China Morning Missive (Part II)
Couldn’t let this one go as it hits directly on a host of issues I’ve been attempting to raise albeit with very little success.
Mentioned in a note yesterday that China had already won the robotics race no matter the urgency stressed by Marc Andressen for American policy to prioritize resources. Well, now we have just out a very detailed piece from the Wall Street Journal which aligns with many of the points made in various Notes here over the past several months.
Reducing the dynamic to its most simply form, the American AI titans want to create “God in a box”. The Chinese AI titans want to build deeper/wider economic moats. The latter has already achieved a massive lead on the former.
Here are some choice outtakes from the article.
“At one of China’s biggest ports, shipping containers whiz about on self-driving trucks with virtually no workers in sight, while the port’s scheduling is run by AI.”
I’ve been to the world’s largest port, Yangshan, here in Shanghai. The entire operation is automated. The crane, the trucks, all of it.
“It could further enable the spread of “dark factories,” with operations so automated that work happens around the clock with the lights dimmed.”

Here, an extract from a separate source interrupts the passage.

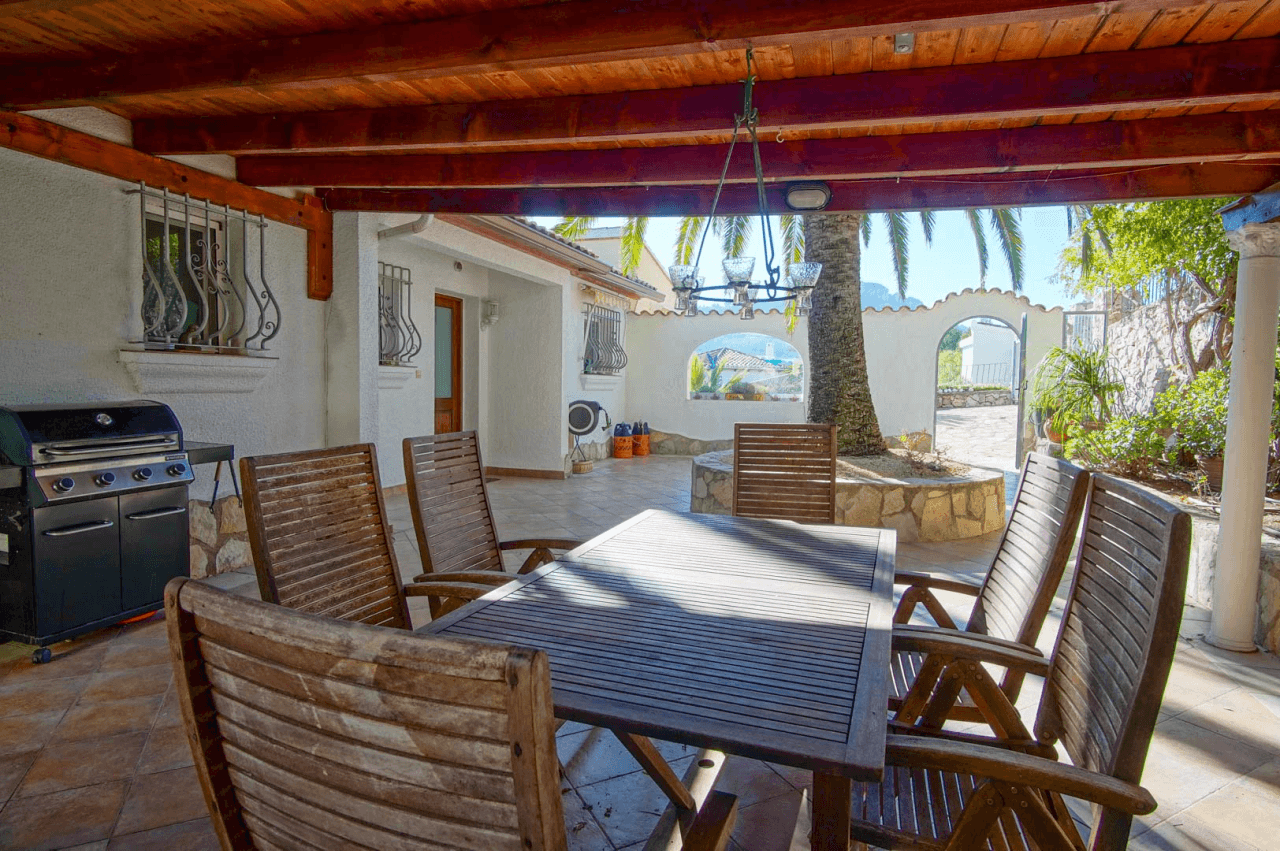 Chalet/Villa en venta en Pego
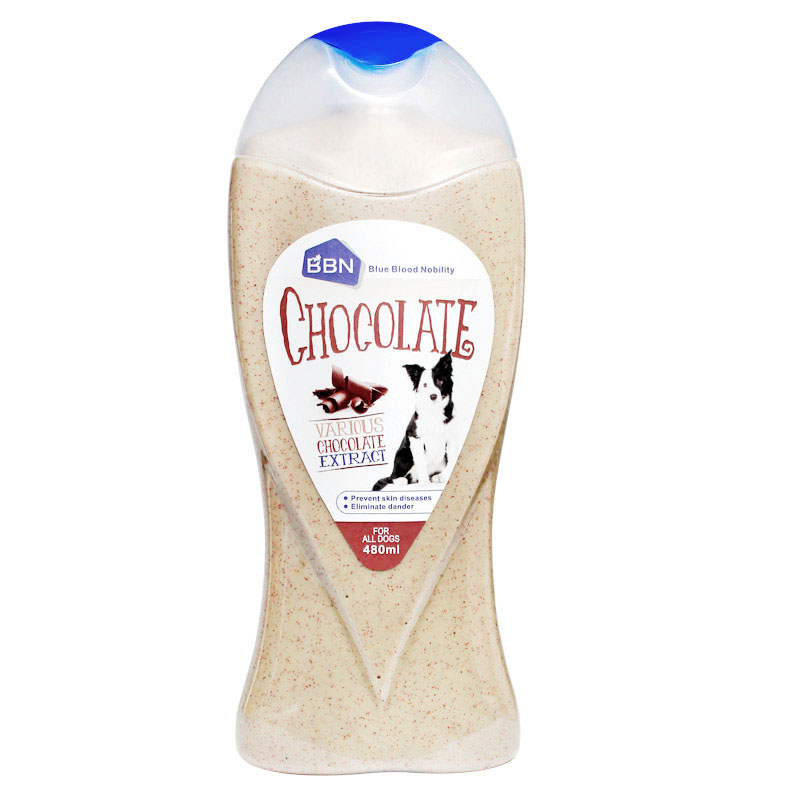 Nuevo diseño Champú para perros con protección ambiental totalmente natural New Design Environmental protection dog shampoo all natural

The concept of “dark factories” is rapidly expanding. No workers, 24-hour a day operations and facilities where there is no need for lighting.
“China installed 295,000 industrial robots last year, nearly nine times as many as the U.S. and more than the rest of the world combined, according to the International Federation of Robotics.”
The ability to scale remains a top comparative advantage throughout China. No need for any additional commentary here. The quote above speaks for itself.
“One risk is that AI could destroy more factory jobs than China expects, leaving it with too many unemployed workers.”
This one made me laugh. So much for all the Peter Zeihan and the others claiming that China posed no long-term geopolitical threat given the demographic timebomb.
So it is rather clear that the industrial robotics industry is now dominated by China. Now the focus turns to humanoid robotics. The evidence here, however, strongly suggests that there is no race. The only outstanding variable is timing. How quickly will we all see China rolling out these sorts or robots at scale? Based on my experience, I’d say before the end of 2027.